* [STATED GOAL]
Please quote only the lines that start at the one with "member is lowest?" and go on to the last line of the data, both ends kept.

__________

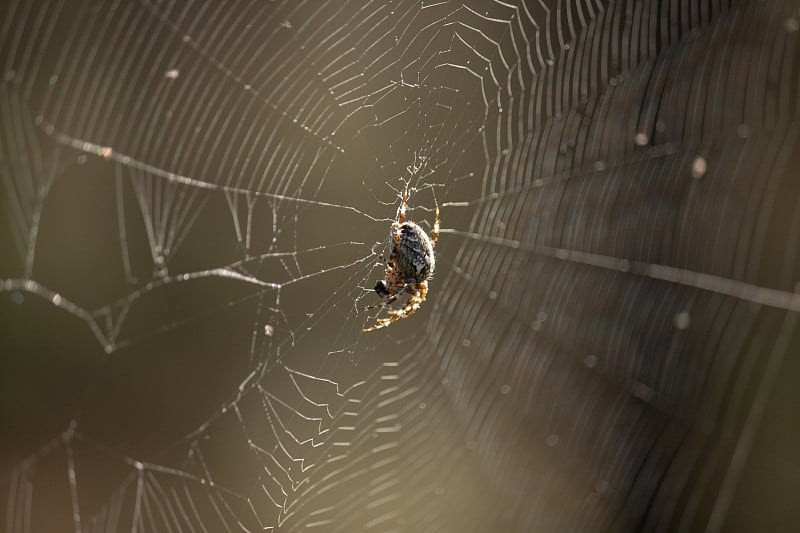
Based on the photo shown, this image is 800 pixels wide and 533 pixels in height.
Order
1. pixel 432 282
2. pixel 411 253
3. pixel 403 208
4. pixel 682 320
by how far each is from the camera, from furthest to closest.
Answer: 1. pixel 432 282
2. pixel 682 320
3. pixel 403 208
4. pixel 411 253

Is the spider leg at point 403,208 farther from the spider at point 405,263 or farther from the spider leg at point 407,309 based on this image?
the spider leg at point 407,309

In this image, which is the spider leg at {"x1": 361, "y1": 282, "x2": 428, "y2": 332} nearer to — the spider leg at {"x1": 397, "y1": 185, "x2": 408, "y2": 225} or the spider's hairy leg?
the spider's hairy leg

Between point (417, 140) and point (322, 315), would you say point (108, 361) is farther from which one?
point (417, 140)

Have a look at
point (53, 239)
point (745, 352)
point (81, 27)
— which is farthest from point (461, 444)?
point (81, 27)

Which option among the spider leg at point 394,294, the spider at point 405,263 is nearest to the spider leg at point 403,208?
the spider at point 405,263

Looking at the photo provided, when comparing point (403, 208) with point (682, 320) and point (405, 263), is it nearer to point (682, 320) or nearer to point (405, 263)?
point (405, 263)

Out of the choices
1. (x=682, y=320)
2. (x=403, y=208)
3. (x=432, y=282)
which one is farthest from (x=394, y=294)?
(x=682, y=320)

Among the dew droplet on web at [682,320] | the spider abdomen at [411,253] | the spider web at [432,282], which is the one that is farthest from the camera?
the dew droplet on web at [682,320]
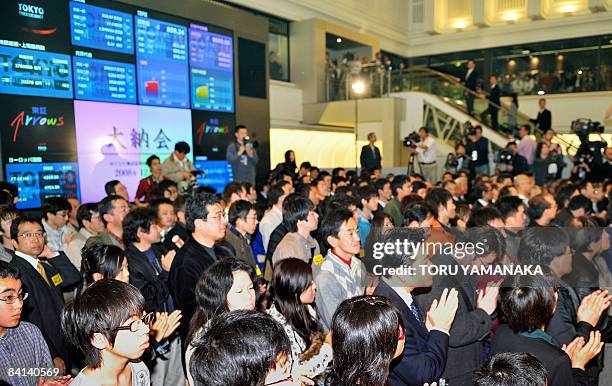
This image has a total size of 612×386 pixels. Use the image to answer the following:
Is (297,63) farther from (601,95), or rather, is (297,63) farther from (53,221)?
(53,221)

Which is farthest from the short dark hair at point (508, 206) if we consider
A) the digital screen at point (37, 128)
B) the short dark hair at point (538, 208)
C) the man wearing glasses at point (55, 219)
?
the digital screen at point (37, 128)

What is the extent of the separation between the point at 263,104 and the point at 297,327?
8.34 metres

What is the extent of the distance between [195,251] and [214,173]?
627 centimetres

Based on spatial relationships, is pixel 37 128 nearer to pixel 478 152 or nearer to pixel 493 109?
pixel 478 152

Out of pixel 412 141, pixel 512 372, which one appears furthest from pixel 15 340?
pixel 412 141

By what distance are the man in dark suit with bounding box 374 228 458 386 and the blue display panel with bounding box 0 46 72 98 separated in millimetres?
5866

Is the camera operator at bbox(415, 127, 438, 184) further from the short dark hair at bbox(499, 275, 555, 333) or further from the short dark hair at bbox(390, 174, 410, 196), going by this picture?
the short dark hair at bbox(499, 275, 555, 333)

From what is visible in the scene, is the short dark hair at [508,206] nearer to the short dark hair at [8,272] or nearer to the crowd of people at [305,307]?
the crowd of people at [305,307]

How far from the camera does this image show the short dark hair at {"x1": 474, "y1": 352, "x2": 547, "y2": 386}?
145 centimetres

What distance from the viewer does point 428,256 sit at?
252cm

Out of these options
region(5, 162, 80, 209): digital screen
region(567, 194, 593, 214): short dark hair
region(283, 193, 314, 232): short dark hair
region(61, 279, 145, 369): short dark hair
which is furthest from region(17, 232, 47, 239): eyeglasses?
region(567, 194, 593, 214): short dark hair

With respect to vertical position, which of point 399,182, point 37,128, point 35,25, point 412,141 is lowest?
point 399,182

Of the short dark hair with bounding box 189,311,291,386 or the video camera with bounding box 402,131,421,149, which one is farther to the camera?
the video camera with bounding box 402,131,421,149

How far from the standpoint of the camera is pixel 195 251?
117 inches
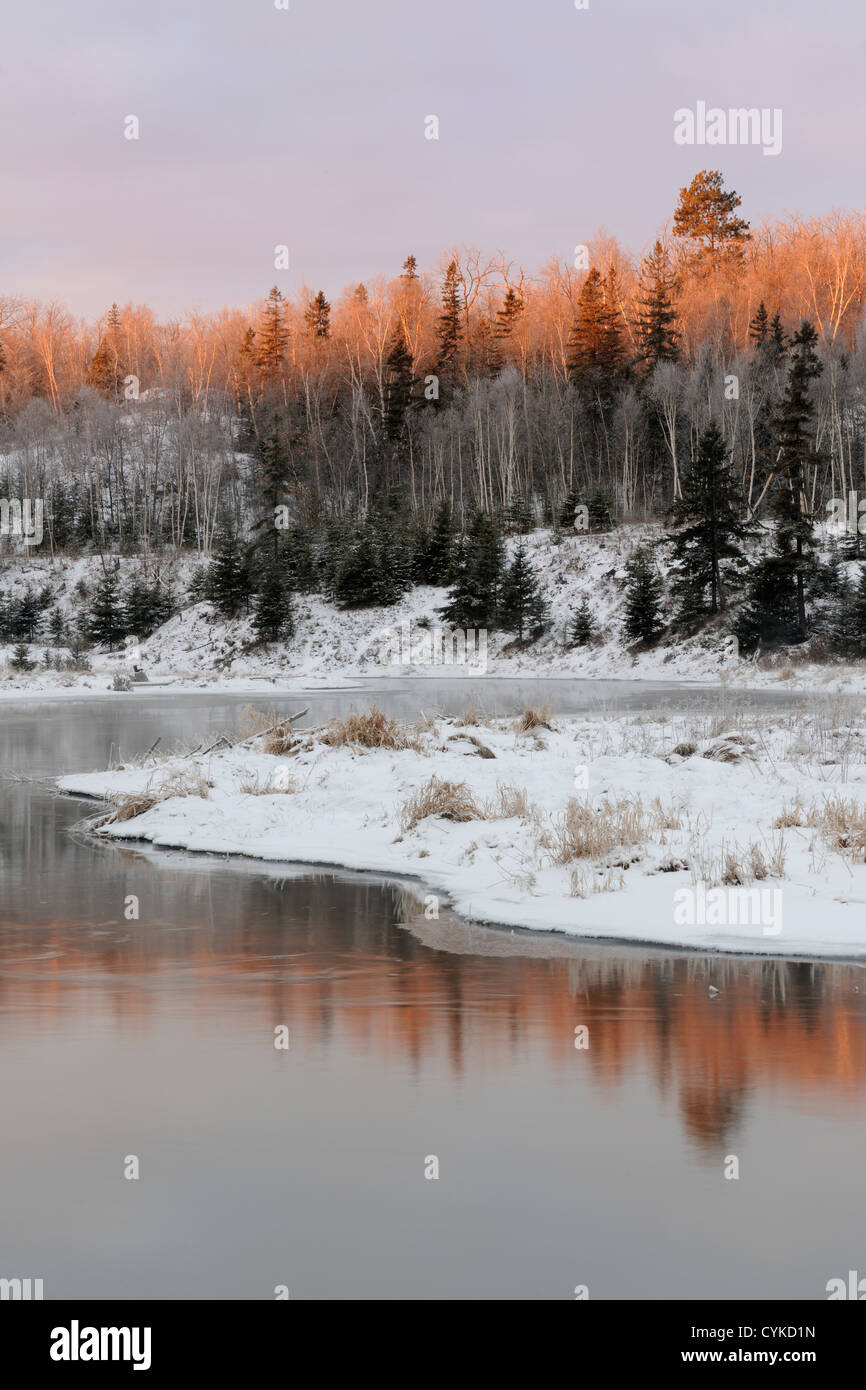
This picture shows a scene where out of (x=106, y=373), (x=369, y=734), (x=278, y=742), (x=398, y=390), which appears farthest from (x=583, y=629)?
(x=106, y=373)

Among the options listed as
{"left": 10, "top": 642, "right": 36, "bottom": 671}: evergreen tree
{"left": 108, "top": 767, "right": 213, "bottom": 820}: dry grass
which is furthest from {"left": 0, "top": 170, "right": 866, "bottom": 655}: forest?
{"left": 108, "top": 767, "right": 213, "bottom": 820}: dry grass

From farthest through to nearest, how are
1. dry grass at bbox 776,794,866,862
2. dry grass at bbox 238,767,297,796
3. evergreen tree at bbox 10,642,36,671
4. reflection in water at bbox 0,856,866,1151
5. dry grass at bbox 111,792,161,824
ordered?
1. evergreen tree at bbox 10,642,36,671
2. dry grass at bbox 238,767,297,796
3. dry grass at bbox 111,792,161,824
4. dry grass at bbox 776,794,866,862
5. reflection in water at bbox 0,856,866,1151

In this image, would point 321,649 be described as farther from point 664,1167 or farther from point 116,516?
point 664,1167

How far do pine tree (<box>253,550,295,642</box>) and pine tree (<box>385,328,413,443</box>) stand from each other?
2215 centimetres

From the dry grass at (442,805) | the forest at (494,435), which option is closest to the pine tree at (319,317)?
the forest at (494,435)

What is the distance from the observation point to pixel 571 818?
14.5 meters

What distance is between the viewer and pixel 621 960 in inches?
422

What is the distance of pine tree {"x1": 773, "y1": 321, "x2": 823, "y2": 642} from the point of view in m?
54.2

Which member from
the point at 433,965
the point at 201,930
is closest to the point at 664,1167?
the point at 433,965

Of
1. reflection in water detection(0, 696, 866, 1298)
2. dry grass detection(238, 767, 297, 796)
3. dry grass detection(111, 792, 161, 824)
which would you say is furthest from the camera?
dry grass detection(238, 767, 297, 796)

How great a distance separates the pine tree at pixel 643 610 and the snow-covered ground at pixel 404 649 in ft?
2.95

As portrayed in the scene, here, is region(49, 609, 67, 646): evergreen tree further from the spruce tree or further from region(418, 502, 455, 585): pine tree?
the spruce tree

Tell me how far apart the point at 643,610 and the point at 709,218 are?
5198 centimetres

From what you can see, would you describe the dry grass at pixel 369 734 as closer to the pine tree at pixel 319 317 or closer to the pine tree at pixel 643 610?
the pine tree at pixel 643 610
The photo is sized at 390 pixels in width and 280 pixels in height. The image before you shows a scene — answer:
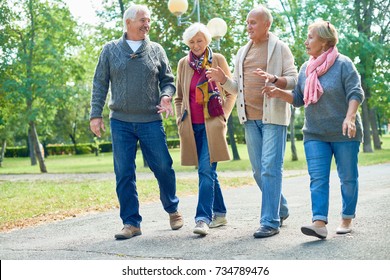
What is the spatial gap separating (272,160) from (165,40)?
21.2m

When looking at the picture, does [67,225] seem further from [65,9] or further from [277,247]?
[65,9]

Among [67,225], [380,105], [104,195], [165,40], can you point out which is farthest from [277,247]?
[380,105]

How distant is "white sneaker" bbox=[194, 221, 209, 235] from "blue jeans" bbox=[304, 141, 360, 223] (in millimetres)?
1049

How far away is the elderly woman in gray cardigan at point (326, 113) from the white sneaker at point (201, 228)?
1054mm

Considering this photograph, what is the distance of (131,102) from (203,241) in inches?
62.1

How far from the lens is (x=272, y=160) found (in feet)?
20.8

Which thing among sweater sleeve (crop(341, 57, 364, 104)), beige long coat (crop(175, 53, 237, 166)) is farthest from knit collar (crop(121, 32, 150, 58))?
sweater sleeve (crop(341, 57, 364, 104))

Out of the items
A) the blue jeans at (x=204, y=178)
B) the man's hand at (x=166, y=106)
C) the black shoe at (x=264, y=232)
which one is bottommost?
the black shoe at (x=264, y=232)

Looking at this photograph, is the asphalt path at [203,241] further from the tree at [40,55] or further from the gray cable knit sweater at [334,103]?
the tree at [40,55]

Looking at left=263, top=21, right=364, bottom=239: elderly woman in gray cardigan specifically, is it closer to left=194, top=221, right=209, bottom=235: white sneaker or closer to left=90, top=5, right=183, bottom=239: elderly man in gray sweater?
left=194, top=221, right=209, bottom=235: white sneaker

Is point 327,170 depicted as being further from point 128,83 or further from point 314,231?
point 128,83

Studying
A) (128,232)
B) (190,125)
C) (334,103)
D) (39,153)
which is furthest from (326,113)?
A: (39,153)

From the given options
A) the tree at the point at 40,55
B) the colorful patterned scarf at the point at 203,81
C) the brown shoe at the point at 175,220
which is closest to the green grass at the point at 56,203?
the brown shoe at the point at 175,220

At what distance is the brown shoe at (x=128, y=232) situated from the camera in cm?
650
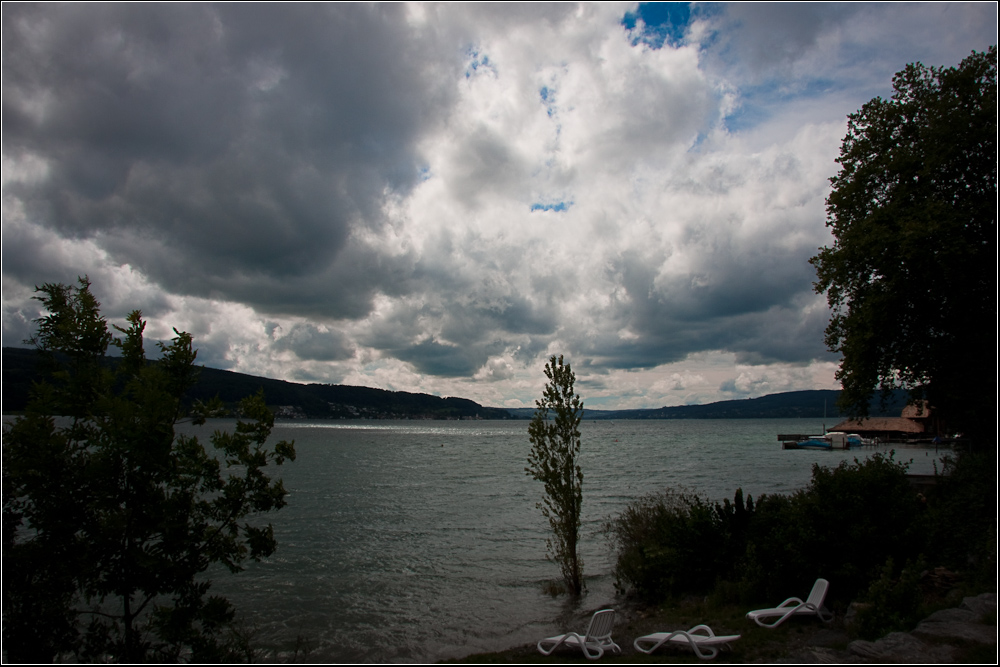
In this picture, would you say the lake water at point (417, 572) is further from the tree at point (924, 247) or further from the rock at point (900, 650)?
the tree at point (924, 247)

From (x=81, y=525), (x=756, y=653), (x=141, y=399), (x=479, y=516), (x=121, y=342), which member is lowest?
(x=479, y=516)

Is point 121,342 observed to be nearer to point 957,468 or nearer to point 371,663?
point 371,663

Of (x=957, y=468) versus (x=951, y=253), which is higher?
(x=951, y=253)

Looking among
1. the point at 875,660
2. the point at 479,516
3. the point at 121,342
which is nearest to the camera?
the point at 875,660

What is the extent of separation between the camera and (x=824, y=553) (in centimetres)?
1104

__________

* [OUTPUT FOR THIS EXERCISE]
From (x=81, y=525), (x=756, y=653), (x=141, y=399), (x=479, y=516), (x=121, y=342), which member is lowest?
(x=479, y=516)

Is point 121,342 observed to be nearer to point 957,468 or nearer to point 371,663?
point 371,663

Of (x=957, y=468) versus (x=951, y=253), which is higher?
(x=951, y=253)

Looking among
1. the point at 875,660
2. the point at 479,516
3. the point at 121,342
which is nearest to the camera?
the point at 875,660

What is the extent of separation between the camera and (x=824, y=553) (in centimetres)?
1104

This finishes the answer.